Yes, why not live my dream now?

Conceiving my company: What values do resonate with clients – and can I deliver?

This is the name of my new company: “consult & engage” (to conform to the legal requirements for registering a one man firm in Switzerland, the name has to be “Petra Peters Erb consult & engage”).

This is my value statement for consult & engage:

  • Find a facilitator for change and innovation
  • … leveraging my experience as a retired baby boomer,
  • … benefiting from my motivation to engage beyond consulting.

And this is where I can deliver:

  • Interests: Achieve results with teams of differing backgrounds. Have an open mind, discover new ground, analyze it, structure it, derive actions, engage to make things happen. (My blogs about traveling may illustrate my interest to discover, understand, structure and share).
  • Personality: Intrinsically self motivated and interested. I love to bring my “I” into teams and to support them achieving results.
  • Experience: Service management/operations (for IT and broader research service), sourcing and contract management, project management, agile management and development of international teams, business process management and managing/selling services as an enterprise in the enterprise.

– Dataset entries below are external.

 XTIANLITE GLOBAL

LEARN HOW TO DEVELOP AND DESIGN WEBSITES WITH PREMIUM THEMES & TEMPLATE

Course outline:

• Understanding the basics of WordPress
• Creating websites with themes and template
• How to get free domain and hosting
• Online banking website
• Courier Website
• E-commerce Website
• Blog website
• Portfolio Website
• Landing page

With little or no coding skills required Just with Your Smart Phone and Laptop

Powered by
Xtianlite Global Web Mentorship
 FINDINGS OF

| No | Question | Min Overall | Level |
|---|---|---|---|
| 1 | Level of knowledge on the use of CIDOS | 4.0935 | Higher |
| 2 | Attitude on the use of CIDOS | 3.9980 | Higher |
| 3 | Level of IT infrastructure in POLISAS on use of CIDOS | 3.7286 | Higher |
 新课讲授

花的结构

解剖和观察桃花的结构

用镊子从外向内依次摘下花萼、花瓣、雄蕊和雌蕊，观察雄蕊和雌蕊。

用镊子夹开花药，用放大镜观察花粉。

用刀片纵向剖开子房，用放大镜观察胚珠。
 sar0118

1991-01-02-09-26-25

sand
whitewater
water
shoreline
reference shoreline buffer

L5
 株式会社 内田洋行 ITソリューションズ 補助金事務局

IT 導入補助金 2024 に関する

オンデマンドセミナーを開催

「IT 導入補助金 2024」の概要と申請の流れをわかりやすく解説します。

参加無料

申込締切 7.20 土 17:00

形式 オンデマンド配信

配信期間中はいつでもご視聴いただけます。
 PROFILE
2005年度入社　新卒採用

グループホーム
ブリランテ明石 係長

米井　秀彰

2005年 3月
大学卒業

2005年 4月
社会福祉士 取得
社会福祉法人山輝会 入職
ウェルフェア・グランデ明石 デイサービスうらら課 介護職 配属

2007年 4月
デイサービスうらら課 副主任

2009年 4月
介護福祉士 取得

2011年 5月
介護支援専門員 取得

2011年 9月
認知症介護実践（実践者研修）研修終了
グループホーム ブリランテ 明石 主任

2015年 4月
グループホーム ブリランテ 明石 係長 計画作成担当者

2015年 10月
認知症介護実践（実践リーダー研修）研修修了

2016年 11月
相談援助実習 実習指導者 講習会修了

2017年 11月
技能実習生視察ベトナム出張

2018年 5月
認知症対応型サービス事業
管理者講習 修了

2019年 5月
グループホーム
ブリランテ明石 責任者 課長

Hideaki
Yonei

(Basis: “Business Model Canvas” of Alexander Osterwalder  and “Business for You”, Tim Clark et alii).

Illustrating my value proposition with a motto

To illustrate my value proposition, I selected this elephant I came across in the Etosha Park, when traveling with my husband.


This elephant may illustrate walking firmly towards new horizons leaving marks. And, the elephant surprised me. When coming closer to the scrubs, he ran off fast towards his destination proving that elephants are not only firm and solid, but also agile.